Is NIH Purchasing Risk-Free Science?

Drugmonkey, building on a comment left at his blog, claims the following (boldface mine):

This comment from dsks absolutely nails it to the wall.

The NIH is supposed to be taking on a major component of the risk in scientific research by playing the role of investor; instead, it seems to operates more as a consumer, treating projects like products to be purchased only when complete and deemed sufficiently impactful. In addition to implicitly encouraging investigators to flout rules like that above, this shifts most of the risk onto the shoulders of investigator, who must use her existing funds to spin the roulette wheel and hope that the projects her lab is engaged in will be both successful and yield interesting answers. If she strikes it lucky, there’s a chances of recouping the cost from the NIH. However, if the project is unsuccessful, or successful but produces one of the many not-so-pizzazz-wow answers, the PI’s investment is lost, and at a potentially considerable cost to her career if she’s a new investigator.

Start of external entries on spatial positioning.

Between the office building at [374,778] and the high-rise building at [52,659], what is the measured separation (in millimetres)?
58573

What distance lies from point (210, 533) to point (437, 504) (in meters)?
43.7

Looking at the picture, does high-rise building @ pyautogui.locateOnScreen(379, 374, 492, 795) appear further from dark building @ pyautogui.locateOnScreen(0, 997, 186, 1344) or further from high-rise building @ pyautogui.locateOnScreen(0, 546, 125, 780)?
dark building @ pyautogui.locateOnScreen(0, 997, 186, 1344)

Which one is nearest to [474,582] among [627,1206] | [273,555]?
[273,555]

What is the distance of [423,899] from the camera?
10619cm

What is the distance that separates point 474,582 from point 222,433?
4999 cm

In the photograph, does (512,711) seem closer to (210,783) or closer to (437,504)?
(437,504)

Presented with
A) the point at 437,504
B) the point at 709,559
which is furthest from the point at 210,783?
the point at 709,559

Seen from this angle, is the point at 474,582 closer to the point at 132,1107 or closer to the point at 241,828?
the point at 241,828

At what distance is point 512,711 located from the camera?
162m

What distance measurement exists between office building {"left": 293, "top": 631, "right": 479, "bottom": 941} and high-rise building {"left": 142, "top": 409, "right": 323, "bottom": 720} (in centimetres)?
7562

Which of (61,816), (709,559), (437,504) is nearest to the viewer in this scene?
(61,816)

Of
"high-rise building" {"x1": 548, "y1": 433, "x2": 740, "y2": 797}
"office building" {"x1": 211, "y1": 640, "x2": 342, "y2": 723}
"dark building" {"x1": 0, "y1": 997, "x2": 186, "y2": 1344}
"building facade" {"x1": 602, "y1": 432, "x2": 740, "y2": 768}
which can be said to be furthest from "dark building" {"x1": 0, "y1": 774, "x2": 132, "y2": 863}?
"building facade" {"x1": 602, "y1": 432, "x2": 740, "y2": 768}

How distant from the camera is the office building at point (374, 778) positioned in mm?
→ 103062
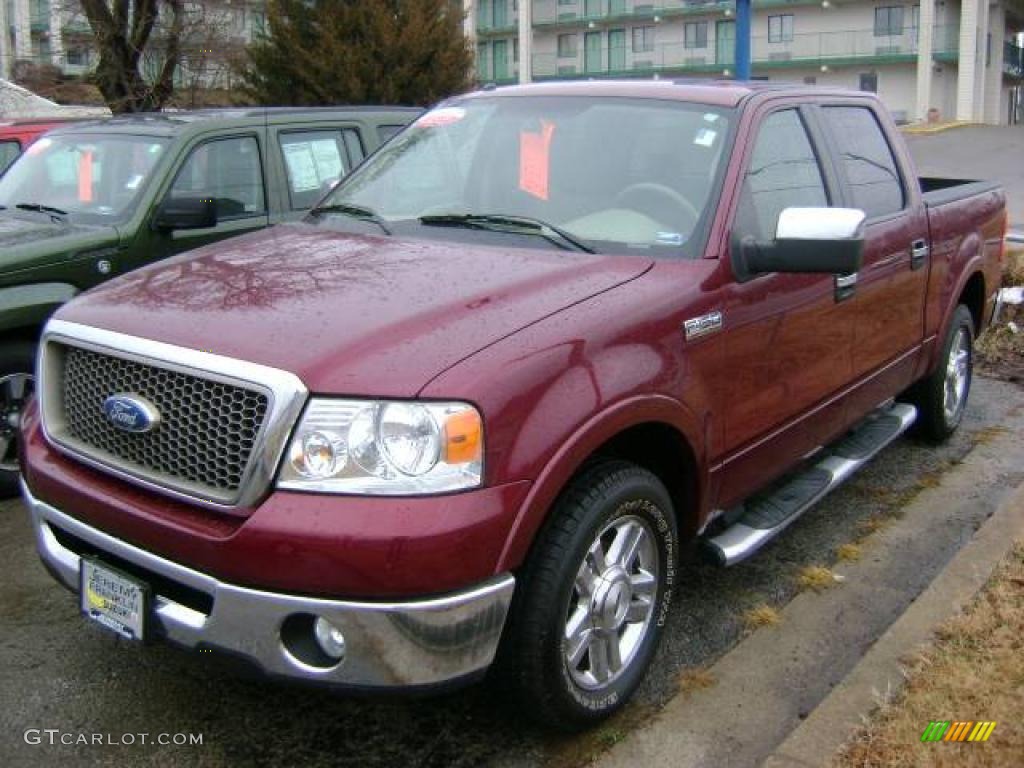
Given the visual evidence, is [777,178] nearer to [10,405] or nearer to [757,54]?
[10,405]

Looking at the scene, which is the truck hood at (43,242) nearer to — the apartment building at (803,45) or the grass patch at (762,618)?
the grass patch at (762,618)

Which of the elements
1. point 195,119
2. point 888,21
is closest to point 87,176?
point 195,119

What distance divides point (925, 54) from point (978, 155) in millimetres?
16214

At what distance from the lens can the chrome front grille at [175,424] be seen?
2.63 metres

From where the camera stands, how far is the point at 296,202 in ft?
20.7

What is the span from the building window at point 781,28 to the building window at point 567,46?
954cm

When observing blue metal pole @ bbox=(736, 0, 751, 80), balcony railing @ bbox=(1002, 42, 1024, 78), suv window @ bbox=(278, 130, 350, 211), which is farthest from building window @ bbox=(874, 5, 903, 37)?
suv window @ bbox=(278, 130, 350, 211)

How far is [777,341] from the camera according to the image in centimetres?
373

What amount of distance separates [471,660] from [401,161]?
2.29 meters

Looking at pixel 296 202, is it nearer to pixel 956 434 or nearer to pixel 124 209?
pixel 124 209

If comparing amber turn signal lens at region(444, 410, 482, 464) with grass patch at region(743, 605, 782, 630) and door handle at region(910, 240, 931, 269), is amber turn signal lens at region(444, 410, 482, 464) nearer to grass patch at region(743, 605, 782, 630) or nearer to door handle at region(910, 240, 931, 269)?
grass patch at region(743, 605, 782, 630)

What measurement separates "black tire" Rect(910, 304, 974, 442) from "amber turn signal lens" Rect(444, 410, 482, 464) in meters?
3.71

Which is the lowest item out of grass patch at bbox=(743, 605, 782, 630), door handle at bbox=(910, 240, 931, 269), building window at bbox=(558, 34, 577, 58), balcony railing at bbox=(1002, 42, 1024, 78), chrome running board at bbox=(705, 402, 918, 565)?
grass patch at bbox=(743, 605, 782, 630)

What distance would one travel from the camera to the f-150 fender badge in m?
3.25
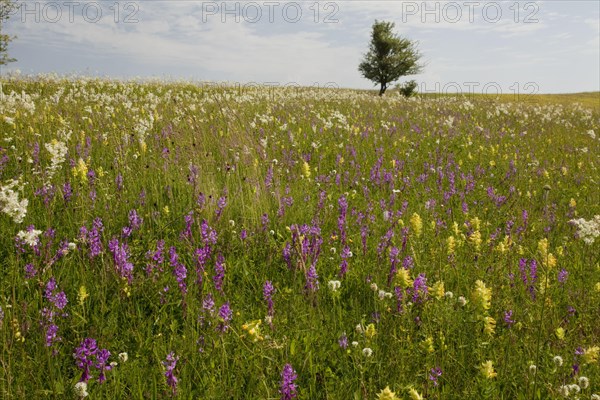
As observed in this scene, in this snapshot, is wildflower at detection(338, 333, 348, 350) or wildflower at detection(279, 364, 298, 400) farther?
wildflower at detection(338, 333, 348, 350)

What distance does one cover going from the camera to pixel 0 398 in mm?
1944

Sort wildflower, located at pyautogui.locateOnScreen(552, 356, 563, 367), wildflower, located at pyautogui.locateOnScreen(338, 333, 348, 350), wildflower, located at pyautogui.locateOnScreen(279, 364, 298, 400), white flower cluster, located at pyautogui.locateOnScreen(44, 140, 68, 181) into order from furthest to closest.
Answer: white flower cluster, located at pyautogui.locateOnScreen(44, 140, 68, 181), wildflower, located at pyautogui.locateOnScreen(338, 333, 348, 350), wildflower, located at pyautogui.locateOnScreen(552, 356, 563, 367), wildflower, located at pyautogui.locateOnScreen(279, 364, 298, 400)

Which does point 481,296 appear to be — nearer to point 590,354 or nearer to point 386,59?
point 590,354

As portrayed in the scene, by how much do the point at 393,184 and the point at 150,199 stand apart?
3019 millimetres

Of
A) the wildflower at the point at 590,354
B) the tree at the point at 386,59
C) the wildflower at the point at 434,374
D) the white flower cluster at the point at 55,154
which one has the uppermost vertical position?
the tree at the point at 386,59

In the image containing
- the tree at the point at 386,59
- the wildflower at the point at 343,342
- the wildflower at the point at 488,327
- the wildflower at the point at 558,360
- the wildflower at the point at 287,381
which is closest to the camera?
the wildflower at the point at 287,381

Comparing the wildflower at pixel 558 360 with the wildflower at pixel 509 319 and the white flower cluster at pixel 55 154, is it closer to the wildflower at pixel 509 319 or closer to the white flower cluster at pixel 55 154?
the wildflower at pixel 509 319

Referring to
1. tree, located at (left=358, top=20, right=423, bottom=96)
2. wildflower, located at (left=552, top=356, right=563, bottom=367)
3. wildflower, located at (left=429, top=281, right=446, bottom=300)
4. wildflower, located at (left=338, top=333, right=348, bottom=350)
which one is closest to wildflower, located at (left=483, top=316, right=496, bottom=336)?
wildflower, located at (left=429, top=281, right=446, bottom=300)

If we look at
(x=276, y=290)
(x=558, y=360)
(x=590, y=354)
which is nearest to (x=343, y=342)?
(x=276, y=290)

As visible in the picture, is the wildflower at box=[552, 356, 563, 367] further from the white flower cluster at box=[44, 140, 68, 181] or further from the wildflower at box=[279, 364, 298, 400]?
the white flower cluster at box=[44, 140, 68, 181]

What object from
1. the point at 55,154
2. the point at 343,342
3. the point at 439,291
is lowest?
the point at 343,342

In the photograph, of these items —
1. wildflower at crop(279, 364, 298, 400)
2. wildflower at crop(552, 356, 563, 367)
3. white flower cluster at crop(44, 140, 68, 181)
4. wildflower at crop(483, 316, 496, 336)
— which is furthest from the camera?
white flower cluster at crop(44, 140, 68, 181)

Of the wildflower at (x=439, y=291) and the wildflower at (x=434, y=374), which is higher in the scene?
the wildflower at (x=439, y=291)

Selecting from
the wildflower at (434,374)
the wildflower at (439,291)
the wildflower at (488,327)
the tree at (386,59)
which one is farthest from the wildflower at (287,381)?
the tree at (386,59)
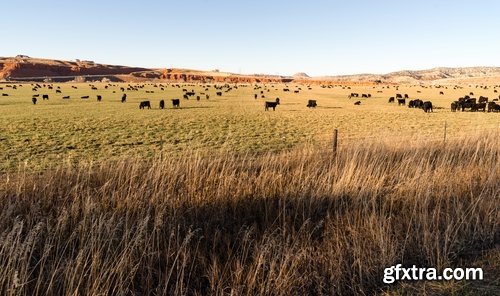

…this is absolutely the right way to look at the ever growing obligation for highly specific Preliminary Data to support any successful grant application. Also the way to look at a study section culture that is motivated in large part by perceived “riskiness”…

NIH isn’t investing in risky science. It is purchasing science once it looks like most of the real risk has been avoided.

I think this is confusing cause and effect (and, no, we are starting a philosophical debate on the true nature of causality. You want to do that, go start your own blog). What I mean is that I don’t think this is NIH’s goal at all. Instead, this stems from a very simple dynamic: for every grant that is funded, two to five ‘good’ proposals do not get funded*. In other words, reviewers have to come up with reasons to deny funding to perfectly good proposals. In that environment, things like ‘riskiness’ and Prelimary Data become much more important–arguably more important than they should be.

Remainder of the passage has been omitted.